Numerous legal marijuana businesses have lengthy argued that illicit operators pose a big threat to their bottom line – and a widespread law enforcement conundrum for the state at big.
Having said that, some of California’s legal cannabis businesses stay unclear about how the National Guard work will proceed, and the state has however to give clear-reduce answers.
- Parallels drawn to the decades-old Campaign Against Marijuana Planting program (CAMP) have some worried about a “drug war two.0” for the reason that in years previous, CAMP arguably victimized several of the similar MJ farmers who are now legal and licensed.
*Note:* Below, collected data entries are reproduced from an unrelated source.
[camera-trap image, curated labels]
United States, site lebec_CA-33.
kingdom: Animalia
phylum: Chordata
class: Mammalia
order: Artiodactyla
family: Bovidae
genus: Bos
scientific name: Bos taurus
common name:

- Cannabis businesses also are searching for clarity from the state about how the deployment will be managed to make certain it does not unintentionally interfere with legal marijuana enterprises.
- It is also unclear no matter whether the deployment may perhaps lead to raids on some farms that may perhaps be out of compliance with state market guidelines but are nonetheless transitioning and attempting to grow to be component of the legal industry.
Memories of CAMP, in unique, are triggering alarms.“CAMP … sends shivers up my spine just hearing it,” mentioned John Brower, a cannabis market consultant in Trinity County, which comprises the Emerald Triangle along with Humboldt and Mendocino counties.
Scars left by CAMP
National Guard troops are currently involved in at least two anti-narcotics efforts: CAMP, as properly as the National Guard’s Counterdrug Process Force (CDTF).
CAMP is a joint plan involving 10 state and federal agencies, like the California National Guard. It is separate from the CDTF.
While the order that Newsom signed last week bolstered Guard personnel for the CDTF, Humboldt County Sheriff William Honsal named the move a “carryover of the ‘CAMP’ plan.”
The state lawyer general’s office announced 52 arrests last October produced through CAMP in connection with illegal marijuana grows across California.
Honsal’s comments tying the new National Guard work to CAMP raised eyebrows in the legal Northern California MJ farming neighborhood.